> [Text section]:
'''

Proxmox hardware compatibility - Dell servers and storage

RogerFinch73 · Aug 7, 2024

Hi

I may buy a few PowerEdge 450 servers, with Broadcom 57414 Dual Port 10/25GbE SFP28, OCP NIC 3.0 networking, 512Gb ram, and 1x Intel® Xeon® Gold 5318Y 2.1G, 24C/48T, 11.2GT/s, 36M Cache, Turbo, HT (165W) DDR4-2933 linking them to a PowerVault ME5 storage array with dual controllers 25GbE SFP28 and a bunch of disks

I can only find the minimum compatibility list online for ProxMox - will it support this latest kit?

is anyone running this type of setup? or am I force to go to VMware?

thanks
Roger

bbgeek17 · Aug 7, 2024

Hi @RogerFinch73 , Proxmox uses Debian userland and Ubuntu Kernel. You should check related resources for hardware compatibility.

I suspect you will be fine.

Good luck

Blockbridge : Ultra low latency all-NVME shared storage for Proxmox - https://www.blockbridge.com/proxmox

Falk R. · Aug 7, 2024

RogerFinch73 said:
Hi

I may buy a few PowerEdge 450 servers, with Broadcom 57414 Dual Port 10/25GbE SFP28, OCP NIC 3.0 networking, 512Gb ram, and 1x Intel® Xeon® Gold 5318Y 2.1G, 24C/48T, 11.2GT/s, 36M Cache, Turbo, HT (165W) DDR4-2933 linking them to a PowerVault ME5 storage array with dual controllers 25GbE SFP28 and a bunch of disks

I can only find the minimum compatibility list online for ProxMox - will it support this latest kit?

is anyone running this type of setup? or am I force to go to VMware?

thanks
Roger

Hi,

I have a few customers with similar setups.
Most of them had previously used this hardware with vSphere. For new clusters I generally configure local disk with ZFS replica for very small setups or Ceph from 3 nodes.

If the hardware has already been procured, you can of course also use this, but the iSCSI configuration is not as user-friendly as with VMware, as this setup is rather unusual.

The DELL servers generally run stress-free and we have always installed the same network cards. If the hardware has not yet been purchased, it is better to switch from the ME to internal NVMe's.

guruevi · Aug 7, 2024

I actually just inherited a PowerVault ME5, I would not recommend buying that for anything, it is a proprietary RAID controller, so the data, disks, controller etc cannot just be swapped over to something else in the future, you need to replace a disk, expect to pay 4x market value of the physical drive for the replacement. I can't even get the expansion to work as a generic SAS JBOD, it doesn't provide SMART statistics on individual drives without going through its interface etc.

The Dell kit we have (we have PowerEdge 650 through 750 and everything in between) works flawlessly, I like it better than the SuperMicro stuff because of iDRAC, better overall sensors, great management tools, great sales team.

'''

Box-labeled dataset extracts
'''

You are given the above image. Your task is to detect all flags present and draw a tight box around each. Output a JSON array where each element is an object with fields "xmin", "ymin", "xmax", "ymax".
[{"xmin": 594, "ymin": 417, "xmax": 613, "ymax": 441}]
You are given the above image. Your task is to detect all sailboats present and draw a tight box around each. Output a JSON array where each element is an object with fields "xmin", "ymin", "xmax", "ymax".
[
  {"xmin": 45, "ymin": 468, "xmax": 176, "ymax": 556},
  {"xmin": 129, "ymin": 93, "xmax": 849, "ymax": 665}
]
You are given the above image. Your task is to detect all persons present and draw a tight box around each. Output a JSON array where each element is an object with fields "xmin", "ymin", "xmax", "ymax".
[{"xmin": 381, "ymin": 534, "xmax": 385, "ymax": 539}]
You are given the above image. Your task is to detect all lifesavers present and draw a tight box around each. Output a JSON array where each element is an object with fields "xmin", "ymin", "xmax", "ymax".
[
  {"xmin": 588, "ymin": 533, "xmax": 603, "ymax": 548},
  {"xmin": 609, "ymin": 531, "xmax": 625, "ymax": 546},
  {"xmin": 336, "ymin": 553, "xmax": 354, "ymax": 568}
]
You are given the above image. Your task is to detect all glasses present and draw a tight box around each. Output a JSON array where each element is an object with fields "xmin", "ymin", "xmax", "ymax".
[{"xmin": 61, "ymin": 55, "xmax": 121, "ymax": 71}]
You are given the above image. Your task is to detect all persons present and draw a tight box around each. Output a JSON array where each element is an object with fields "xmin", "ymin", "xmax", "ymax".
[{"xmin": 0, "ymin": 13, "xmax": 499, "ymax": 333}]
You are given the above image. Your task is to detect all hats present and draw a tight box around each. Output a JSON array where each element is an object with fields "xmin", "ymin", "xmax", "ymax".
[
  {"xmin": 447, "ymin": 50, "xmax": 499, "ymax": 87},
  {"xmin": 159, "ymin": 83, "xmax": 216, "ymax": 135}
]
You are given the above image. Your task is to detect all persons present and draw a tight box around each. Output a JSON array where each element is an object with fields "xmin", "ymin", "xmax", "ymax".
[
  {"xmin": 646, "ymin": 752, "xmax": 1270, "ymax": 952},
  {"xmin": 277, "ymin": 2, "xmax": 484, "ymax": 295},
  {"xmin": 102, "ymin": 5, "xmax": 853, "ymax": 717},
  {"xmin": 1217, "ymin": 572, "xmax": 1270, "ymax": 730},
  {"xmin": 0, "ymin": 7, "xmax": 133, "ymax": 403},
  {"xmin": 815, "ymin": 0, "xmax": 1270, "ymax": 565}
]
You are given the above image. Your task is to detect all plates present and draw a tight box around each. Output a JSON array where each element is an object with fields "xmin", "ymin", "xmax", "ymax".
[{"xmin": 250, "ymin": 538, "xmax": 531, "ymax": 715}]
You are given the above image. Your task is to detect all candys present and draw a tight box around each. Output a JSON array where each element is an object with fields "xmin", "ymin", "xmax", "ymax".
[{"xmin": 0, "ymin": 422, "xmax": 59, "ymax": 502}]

'''

> [Exercise set]:
(1) Put the lines of the entries into a JSON list of strings, one string per line and blank lines left out, starting at the line containing "detect all plates" and running through the last line of the entries, both ends included.
(2) Continue the forum thread about running Proxmox on Dell servers and storage from where it stops.

> [Answers by task]:
(1)
[
  "You are given the above image. Your task is to detect all plates present and draw a tight box around each. Output a JSON array where each element is an object with fields \"xmin\", \"ymin\", \"xmax\", \"ymax\".",
  "[{\"xmin\": 250, \"ymin\": 538, \"xmax\": 531, \"ymax\": 715}]",
  "You are given the above image. Your task is to detect all candys present and draw a tight box around each. Output a JSON array where each element is an object with fields \"xmin\", \"ymin\", \"xmax\", \"ymax\".",
  "[{\"xmin\": 0, \"ymin\": 422, \"xmax\": 59, \"ymax\": 502}]"
]

(2)
I would say if you need a shared storage fabric, use NVMe as others say with Ceph, they have models with close to a PB of storage capacity per node, if you need large slow storage and the 12 3.5" isn't enough, get their generic SAS JBOD with spinning disks and use Ceph (or ZFS if you don't need a shared fabric). Saves you a ton of money and avoids lock-in. The Dell kit is overall nice, just don't get locked into it. You want to be able to go SuperMicro or HPE in the future if nothing else to put pressure on getting a better deal.

RogerFinch73 · Aug 8, 2024

guruevi said:
I actually just inherited a PowerVault ME5, I would not recommend buying that for anything, it is a proprietary RAID controller, so the data, disks, controller etc cannot just be swapped over to something else in the future, you need to replace a disk, expect to pay 4x market value of the physical drive for the replacement. I can't even get the expansion to work as a generic SAS JBOD, it doesn't provide SMART statistics on individual drives without going through its interface etc.

The Dell kit we have (we have PowerEdge 650 through 750 and everything in between) works flawlessly, I like it better than the SuperMicro stuff because of iDRAC, better overall sensors, great management tools, great sales team.

I would say if you need a shared storage fabric, use NVMe as others say with Ceph, they have models with close to a PB of storage capacity per node, if you need large slow storage and the 12 3.5" isn't enough, get their generic SAS JBOD with spinning disks and use Ceph (or ZFS if you don't need a shared fabric). Saves you a ton of money and avoids lock-in. The Dell kit is overall nice, just don't get locked into it. You want to be able to go SuperMicro or HPE in the future if nothing else to put pressure on getting a better deal.

so a bunch of PowerEdge servers with fast disks and Ceph should do? I'll just need a 25Gb NIC and switch to link them all together. The PowerVault ME5 wouldn't be needed then - would save me a lot of money.

I am replacing two Dell VxRail clusters with vSAN, and 25Gb networking - might be able to reuse the hardware, but they may be locked in with BIOS etc to VMware.. hard to know without breaking it to see.

RogerFinch73 · Aug 8, 2024

Falk R. said:
Hi,

I have a few customers with similar setups.
Most of them had previously used this hardware with vSphere. For new clusters I generally configure local disk with ZFS replica for very small setups or Ceph from 3 nodes.

If the hardware has already been procured, you can of course also use this, but the iSCSI configuration is not as user-friendly as with VMware, as this setup is rather unusual.

The DELL servers generally run stress-free and we have always installed the same network cards. If the hardware has not yet been purchased, it is better to switch from the ME to internal NVMe's.

great, I'll have a look a getting more storage in the servers then, and avoid the ME5 altogether if I can run 3 nodes or 4 nodes with Ceph instead.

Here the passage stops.